Whenever I copy formatted text from a PDF file which is formatted to have line breaks (or carriage returns), I need to find a way to remove these line breaks without removing the paragraph format.

To do this I need to use RegEx (Regular expressions) to only remove the line breaks which aren't preceded by a period.

So for example, if a string of text has a line break right after a period, that is obviously almost always a legitimate line break which will start a new paragraph. If a string of text has a line break mid-word or after a word with no period, it's simply part of the bad formatting I need to get rid of.

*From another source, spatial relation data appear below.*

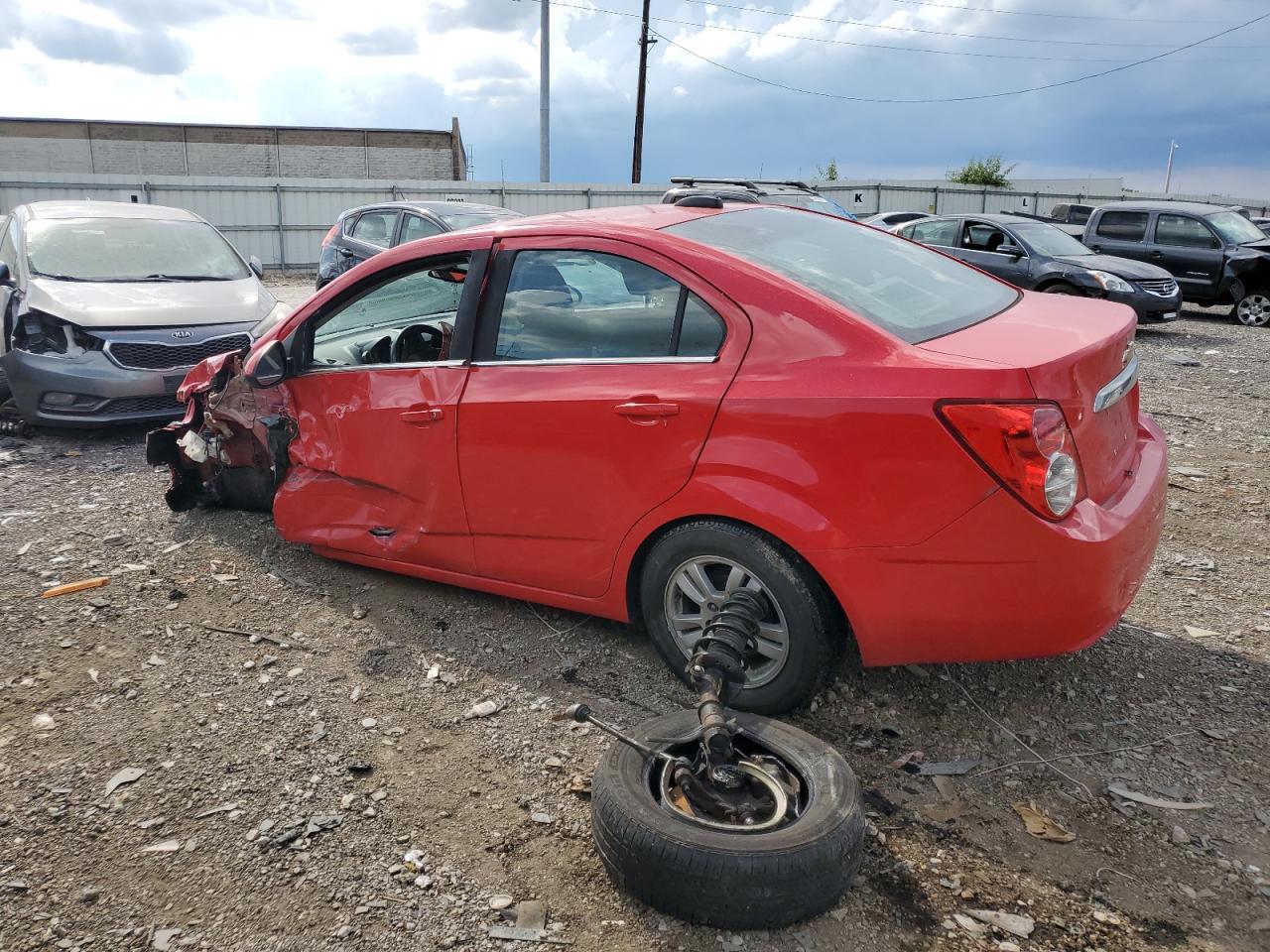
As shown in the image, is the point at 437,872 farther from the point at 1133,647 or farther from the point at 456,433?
the point at 1133,647

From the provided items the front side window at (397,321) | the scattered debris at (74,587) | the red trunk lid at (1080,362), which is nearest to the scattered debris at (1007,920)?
the red trunk lid at (1080,362)

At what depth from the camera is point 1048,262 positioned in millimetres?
12781

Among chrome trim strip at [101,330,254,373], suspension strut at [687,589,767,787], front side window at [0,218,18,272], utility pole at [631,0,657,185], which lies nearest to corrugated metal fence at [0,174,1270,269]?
utility pole at [631,0,657,185]

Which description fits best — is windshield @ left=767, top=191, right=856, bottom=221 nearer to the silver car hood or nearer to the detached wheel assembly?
the silver car hood

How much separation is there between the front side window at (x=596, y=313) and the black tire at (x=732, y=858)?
4.75 ft

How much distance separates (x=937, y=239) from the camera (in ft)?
46.8

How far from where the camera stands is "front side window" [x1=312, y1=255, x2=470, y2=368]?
13.2 ft

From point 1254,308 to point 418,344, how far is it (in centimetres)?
1414

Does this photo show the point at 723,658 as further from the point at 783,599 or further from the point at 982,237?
the point at 982,237

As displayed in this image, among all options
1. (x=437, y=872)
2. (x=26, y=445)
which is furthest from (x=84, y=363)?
(x=437, y=872)

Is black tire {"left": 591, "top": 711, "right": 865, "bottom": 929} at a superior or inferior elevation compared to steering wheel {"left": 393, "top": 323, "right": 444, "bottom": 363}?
inferior

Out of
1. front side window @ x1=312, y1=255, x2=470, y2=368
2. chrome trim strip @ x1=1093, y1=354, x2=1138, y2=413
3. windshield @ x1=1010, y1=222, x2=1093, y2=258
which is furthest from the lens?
windshield @ x1=1010, y1=222, x2=1093, y2=258

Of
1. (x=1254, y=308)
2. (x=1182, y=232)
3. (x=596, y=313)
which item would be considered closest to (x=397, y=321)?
(x=596, y=313)

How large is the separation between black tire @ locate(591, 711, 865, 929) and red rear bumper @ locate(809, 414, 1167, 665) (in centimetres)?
56
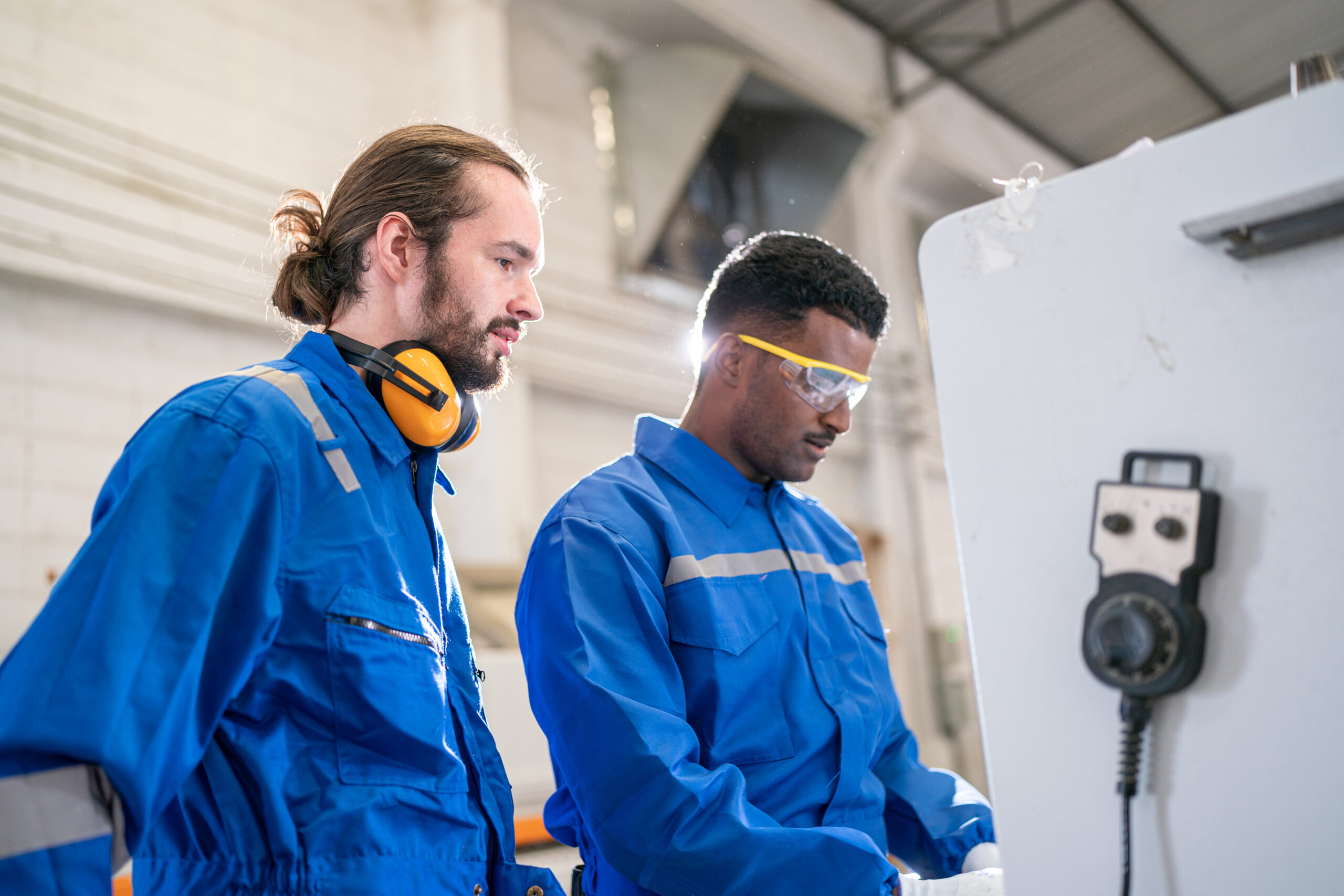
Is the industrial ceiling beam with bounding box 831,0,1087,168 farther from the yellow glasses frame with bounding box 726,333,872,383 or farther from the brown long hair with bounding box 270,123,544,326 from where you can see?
the brown long hair with bounding box 270,123,544,326

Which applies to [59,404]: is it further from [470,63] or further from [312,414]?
[312,414]

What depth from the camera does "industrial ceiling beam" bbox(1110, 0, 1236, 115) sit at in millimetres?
7426

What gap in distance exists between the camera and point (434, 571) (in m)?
1.34

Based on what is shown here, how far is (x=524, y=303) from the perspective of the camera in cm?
151

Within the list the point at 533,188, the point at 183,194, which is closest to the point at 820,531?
the point at 533,188

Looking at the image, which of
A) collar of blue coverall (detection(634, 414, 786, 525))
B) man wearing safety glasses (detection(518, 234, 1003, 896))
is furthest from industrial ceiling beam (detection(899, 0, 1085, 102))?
collar of blue coverall (detection(634, 414, 786, 525))

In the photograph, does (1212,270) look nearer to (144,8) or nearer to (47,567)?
(47,567)

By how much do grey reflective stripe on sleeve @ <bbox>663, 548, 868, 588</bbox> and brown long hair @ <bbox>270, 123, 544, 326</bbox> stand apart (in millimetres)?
591

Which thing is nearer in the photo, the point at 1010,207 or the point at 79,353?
the point at 1010,207

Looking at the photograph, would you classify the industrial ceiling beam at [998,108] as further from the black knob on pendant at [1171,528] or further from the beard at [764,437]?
the black knob on pendant at [1171,528]

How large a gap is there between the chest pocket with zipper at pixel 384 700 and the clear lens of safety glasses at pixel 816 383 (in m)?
0.82

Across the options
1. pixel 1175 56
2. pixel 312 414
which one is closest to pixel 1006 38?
pixel 1175 56

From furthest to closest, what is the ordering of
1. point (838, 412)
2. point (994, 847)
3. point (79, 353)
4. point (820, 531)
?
point (79, 353) → point (820, 531) → point (838, 412) → point (994, 847)

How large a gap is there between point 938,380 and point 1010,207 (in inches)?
6.5
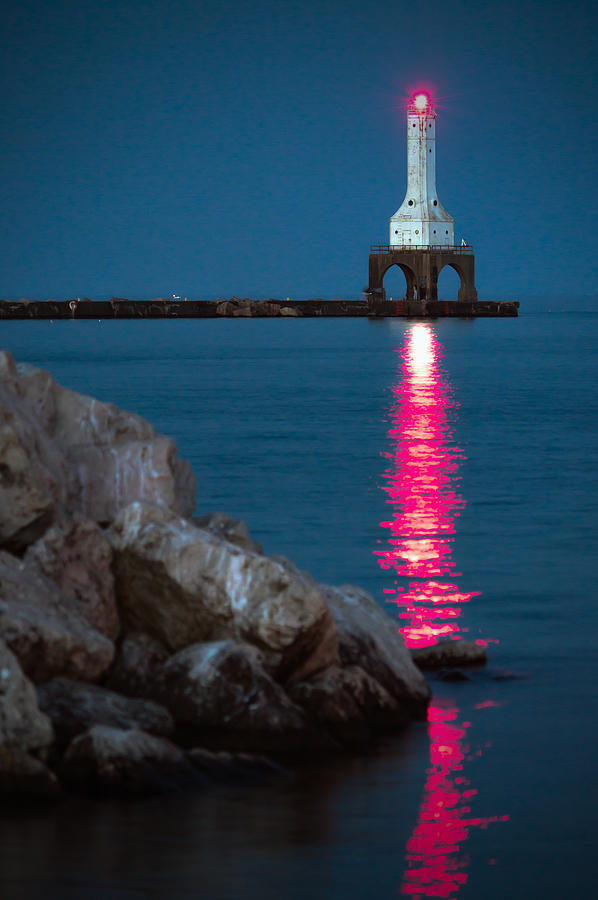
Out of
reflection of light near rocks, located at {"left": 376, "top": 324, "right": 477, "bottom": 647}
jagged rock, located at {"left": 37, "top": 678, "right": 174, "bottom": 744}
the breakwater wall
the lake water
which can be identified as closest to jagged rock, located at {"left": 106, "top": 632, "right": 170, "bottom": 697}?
jagged rock, located at {"left": 37, "top": 678, "right": 174, "bottom": 744}

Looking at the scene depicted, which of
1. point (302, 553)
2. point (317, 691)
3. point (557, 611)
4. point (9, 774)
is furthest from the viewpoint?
point (302, 553)

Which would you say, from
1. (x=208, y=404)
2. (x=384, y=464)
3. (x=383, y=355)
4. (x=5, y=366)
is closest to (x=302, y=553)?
(x=5, y=366)

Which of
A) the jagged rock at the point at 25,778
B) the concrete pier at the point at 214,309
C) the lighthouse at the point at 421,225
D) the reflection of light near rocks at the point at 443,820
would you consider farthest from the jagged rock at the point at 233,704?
the concrete pier at the point at 214,309

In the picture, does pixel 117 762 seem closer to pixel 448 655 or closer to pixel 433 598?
pixel 448 655

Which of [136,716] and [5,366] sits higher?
[5,366]

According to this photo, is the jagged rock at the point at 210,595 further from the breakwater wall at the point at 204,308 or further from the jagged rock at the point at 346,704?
the breakwater wall at the point at 204,308

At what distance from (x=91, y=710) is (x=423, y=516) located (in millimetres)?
9856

My problem is that I don't know how to use RegEx to make it only remove the ^p tags in word or CRLF or line breaks in any format under the conditions that it omits ones following a period.

4 Answers4

3

Solution for MS Word:

  1. Open Find & Replace (Ctrl+H) and check the "Use wildcards" option. If you don't see the "Use wildcards" option, click "More".
  2. Copy the following into the "Find What" box: ([!.])^0013
  3. Copy the following into the "Replace What" box: \1
  4. Click "Replace All"

Explanation:

  • [!.] means "find every symbol except dot"
  • ^0013 is a paragraph mark, so in the "Find What" we will find every non-dot symbol followed by a paragraph mark
  • Parentheses mean that we will place that non-dot symbol in memory to use later
  • \1 replaces our memorized symbol at the location where we find it

Note that the ^0013 is not inside the parentheses, so the final text would be without paragraph marks.

Indrek
  • 24,874
0

A much easier way to create/modify an address block before cutting and pasting it into an email or other document is to declare a 3/4 row table and type the address data into each row. Then get rid of the lines.

bummi
  • 1,725
  • 4
  • 16
  • 28
Keawe
  • 1
0

In Word try to find and replace the manual line break ^l with the paragraph mark ^p.

Indrek
  • 24,874
hsawires
  • 636
0

Because sentences can end in more punctuation than a period I’ve updated hsawires’ answer to:

  1. Find every symbol except dot, question mark, exclamation point, close quote or colon.
  2. Additionally, in some cases you’ll want to add a space after \1 in the “Replace What” box to keep from combining the last word on one line with the first word on the next line.

Solution for MS Word:

  1. Open Find & Replace (Ctrl+H) and check the “Use wildcards” option.
  2. If you don’t see the “Use wildcards” option, click “More.”
  3. Copy the following into the “Find What” box: ([!.\?\!"':])^0013
  4. Copy the following into the “Replace What” box: \1
  5. Click “Replace All.”

Explanation:

[!.\?\!"':] means “find every symbol except dot, question mark, exclamation point, close quote or colon.” - ^0013 is a paragraph mark, so in the “Find What” we will find every non-dot symbol followed by a paragraph mark. - Parentheses mean that we will place that non-dot symbol in memory to use later. - \1 replaces our memorized symbol at the location where we find it.

Note that the ^0013 is not inside the parentheses, so the final text would be without paragraph marks.